* EXERCISE *
Which lines in the records contain the string "between" with the same capitalization? Identify each one and copy it in full.

* Saved entries *

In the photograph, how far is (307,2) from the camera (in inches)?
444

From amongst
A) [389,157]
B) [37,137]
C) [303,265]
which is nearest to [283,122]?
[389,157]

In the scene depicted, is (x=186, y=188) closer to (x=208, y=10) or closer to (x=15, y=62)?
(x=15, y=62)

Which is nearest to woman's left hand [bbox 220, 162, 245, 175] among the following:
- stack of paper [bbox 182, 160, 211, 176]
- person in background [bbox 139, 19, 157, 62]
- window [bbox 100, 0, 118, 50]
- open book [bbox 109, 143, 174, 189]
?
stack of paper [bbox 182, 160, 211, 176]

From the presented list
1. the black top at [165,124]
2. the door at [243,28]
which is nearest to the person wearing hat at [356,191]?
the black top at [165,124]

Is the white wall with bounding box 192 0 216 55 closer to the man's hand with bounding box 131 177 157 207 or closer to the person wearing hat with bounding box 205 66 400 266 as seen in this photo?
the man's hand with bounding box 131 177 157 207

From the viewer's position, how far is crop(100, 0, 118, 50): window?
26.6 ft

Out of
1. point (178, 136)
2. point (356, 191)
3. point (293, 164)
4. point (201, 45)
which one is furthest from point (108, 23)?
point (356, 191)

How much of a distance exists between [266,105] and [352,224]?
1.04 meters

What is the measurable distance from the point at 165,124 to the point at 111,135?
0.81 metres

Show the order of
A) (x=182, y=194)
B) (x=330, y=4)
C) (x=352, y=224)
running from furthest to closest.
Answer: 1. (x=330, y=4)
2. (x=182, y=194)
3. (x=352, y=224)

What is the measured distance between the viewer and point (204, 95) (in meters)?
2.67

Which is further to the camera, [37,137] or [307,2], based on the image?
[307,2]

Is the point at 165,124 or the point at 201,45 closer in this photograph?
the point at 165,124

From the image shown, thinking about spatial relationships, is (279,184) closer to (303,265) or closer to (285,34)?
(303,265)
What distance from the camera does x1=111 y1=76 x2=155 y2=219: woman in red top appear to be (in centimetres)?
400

---

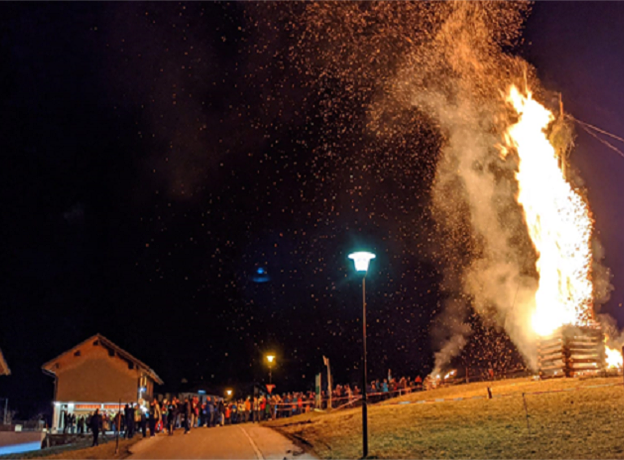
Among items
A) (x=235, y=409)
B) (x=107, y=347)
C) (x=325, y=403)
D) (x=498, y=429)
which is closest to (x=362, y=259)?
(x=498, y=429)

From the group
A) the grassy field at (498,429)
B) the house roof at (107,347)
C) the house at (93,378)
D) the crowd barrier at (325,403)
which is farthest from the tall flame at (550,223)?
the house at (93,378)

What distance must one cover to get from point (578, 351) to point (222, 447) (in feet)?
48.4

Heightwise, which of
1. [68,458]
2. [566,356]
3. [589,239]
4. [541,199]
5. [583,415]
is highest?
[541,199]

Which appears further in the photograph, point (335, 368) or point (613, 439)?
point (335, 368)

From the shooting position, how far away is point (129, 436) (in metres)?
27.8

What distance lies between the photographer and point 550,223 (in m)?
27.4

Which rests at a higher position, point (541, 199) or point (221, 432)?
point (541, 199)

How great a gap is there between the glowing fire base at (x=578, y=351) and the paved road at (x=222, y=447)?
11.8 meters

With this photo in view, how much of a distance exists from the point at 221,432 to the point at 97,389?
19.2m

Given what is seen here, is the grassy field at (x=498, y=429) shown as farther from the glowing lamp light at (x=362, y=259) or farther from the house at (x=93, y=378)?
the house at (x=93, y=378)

* OUTPUT FOR THIS EXERCISE *
How much of a distance exists between [266,105] and [352,224]?
What is the measured distance between the viewer and point (204, 95) (in meters)?
What distance lies between the photographer and point 550,223 (in m)?
How great a gap is there between the glowing fire base at (x=578, y=351) and the paved road at (x=222, y=447)?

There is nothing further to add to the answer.